> What to produce
Set down each entry from the block beneath, exactly as written.

> Entries shown
----
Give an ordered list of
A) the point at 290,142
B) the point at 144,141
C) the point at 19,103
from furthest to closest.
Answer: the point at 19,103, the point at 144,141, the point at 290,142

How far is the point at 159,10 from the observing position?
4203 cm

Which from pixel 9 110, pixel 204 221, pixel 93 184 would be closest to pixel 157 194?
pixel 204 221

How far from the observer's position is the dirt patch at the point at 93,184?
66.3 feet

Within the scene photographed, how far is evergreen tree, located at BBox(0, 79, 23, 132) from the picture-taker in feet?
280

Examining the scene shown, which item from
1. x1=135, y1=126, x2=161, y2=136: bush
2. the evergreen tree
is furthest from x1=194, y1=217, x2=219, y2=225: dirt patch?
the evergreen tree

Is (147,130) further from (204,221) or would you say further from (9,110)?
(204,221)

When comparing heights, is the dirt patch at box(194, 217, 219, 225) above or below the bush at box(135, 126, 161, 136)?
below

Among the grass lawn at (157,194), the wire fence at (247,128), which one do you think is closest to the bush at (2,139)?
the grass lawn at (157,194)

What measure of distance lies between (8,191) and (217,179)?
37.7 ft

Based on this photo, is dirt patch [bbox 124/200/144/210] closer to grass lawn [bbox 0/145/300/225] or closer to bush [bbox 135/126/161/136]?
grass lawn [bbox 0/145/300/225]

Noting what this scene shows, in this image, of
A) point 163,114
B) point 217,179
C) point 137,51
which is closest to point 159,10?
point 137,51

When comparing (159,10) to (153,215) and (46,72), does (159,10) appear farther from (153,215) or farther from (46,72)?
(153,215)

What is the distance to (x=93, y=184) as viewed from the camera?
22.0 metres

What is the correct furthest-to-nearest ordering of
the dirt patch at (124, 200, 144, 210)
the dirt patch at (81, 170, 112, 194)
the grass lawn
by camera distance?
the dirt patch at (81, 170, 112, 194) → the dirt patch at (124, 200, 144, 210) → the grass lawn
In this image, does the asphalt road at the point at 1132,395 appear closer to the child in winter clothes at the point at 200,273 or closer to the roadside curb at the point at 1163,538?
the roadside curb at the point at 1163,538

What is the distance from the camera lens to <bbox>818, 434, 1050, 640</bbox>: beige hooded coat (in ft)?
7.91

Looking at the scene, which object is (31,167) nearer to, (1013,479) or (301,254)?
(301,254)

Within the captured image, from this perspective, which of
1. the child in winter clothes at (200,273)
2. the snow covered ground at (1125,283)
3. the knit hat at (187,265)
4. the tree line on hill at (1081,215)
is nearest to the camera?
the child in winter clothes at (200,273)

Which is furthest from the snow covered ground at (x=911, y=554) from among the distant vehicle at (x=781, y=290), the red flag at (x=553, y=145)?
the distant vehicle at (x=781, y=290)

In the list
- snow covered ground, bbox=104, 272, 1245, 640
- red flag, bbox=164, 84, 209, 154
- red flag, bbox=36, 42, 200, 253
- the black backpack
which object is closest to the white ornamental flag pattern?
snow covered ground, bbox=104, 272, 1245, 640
----
> Written response
Give an ordered list of
A) the point at 290,142
B) the point at 144,141
C) the point at 19,103
from furthest to closest.
Answer: the point at 19,103, the point at 144,141, the point at 290,142

How far is the point at 159,10 from the observing position?
4203 cm

Which from pixel 9 110, pixel 204 221, pixel 93 184 would be closest to pixel 157 194?
pixel 204 221

How far from the observer's position is the dirt patch at the point at 93,184?
66.3 feet

Within the scene photographed, how far is evergreen tree, located at BBox(0, 79, 23, 132) from the picture-taker in feet?
280

Examining the scene shown, which item from
1. x1=135, y1=126, x2=161, y2=136: bush
2. the evergreen tree
is furthest from x1=194, y1=217, x2=219, y2=225: dirt patch?
the evergreen tree

Is (147,130) further from (204,221) or would you say further from (9,110)?
(204,221)

When comparing heights, is the dirt patch at box(194, 217, 219, 225) above or below the bush at box(135, 126, 161, 136)?
below

Among the grass lawn at (157,194), the wire fence at (247,128), which one do you think is closest to the bush at (2,139)?
the grass lawn at (157,194)

What measure of distance lies between (8,191) and (217,179)?
37.7 ft

Based on this photo, is dirt patch [bbox 124/200/144/210] closer to grass lawn [bbox 0/145/300/225] or closer to bush [bbox 135/126/161/136]?
grass lawn [bbox 0/145/300/225]

Noting what this scene shows, in this image, of
A) point 163,114
B) point 217,179
C) point 137,51
which is closest to point 159,10?
point 137,51

When comparing (159,10) to (153,215) and (46,72), does (159,10) appear farther from (153,215) or farther from (46,72)?
(153,215)

What is the distance to (x=93, y=184) as viewed from the camera?
22.0 metres

What is the correct furthest-to-nearest ordering of
the dirt patch at (124, 200, 144, 210)
the dirt patch at (81, 170, 112, 194)
the grass lawn
by camera distance?
the dirt patch at (81, 170, 112, 194) → the dirt patch at (124, 200, 144, 210) → the grass lawn
In this image, does the asphalt road at the point at 1132,395 appear closer to the child in winter clothes at the point at 200,273 or closer to the roadside curb at the point at 1163,538?
the roadside curb at the point at 1163,538

What is the distance from the camera lens to <bbox>818, 434, 1050, 640</bbox>: beige hooded coat (in ft)?
7.91

Looking at the scene, which object is (31,167) nearer to, (1013,479) or (301,254)?
(301,254)

Within the captured image, from this perspective, which of
1. the child in winter clothes at (200,273)
2. the snow covered ground at (1125,283)
3. the knit hat at (187,265)
4. the tree line on hill at (1081,215)
is nearest to the camera?
the child in winter clothes at (200,273)

Which is furthest from the snow covered ground at (x=911, y=554) from among the distant vehicle at (x=781, y=290), the red flag at (x=553, y=145)?
the distant vehicle at (x=781, y=290)

In the list
- snow covered ground, bbox=104, 272, 1245, 640
- red flag, bbox=164, 84, 209, 154
- red flag, bbox=36, 42, 200, 253
- the black backpack
which object is closest to the white ornamental flag pattern?
snow covered ground, bbox=104, 272, 1245, 640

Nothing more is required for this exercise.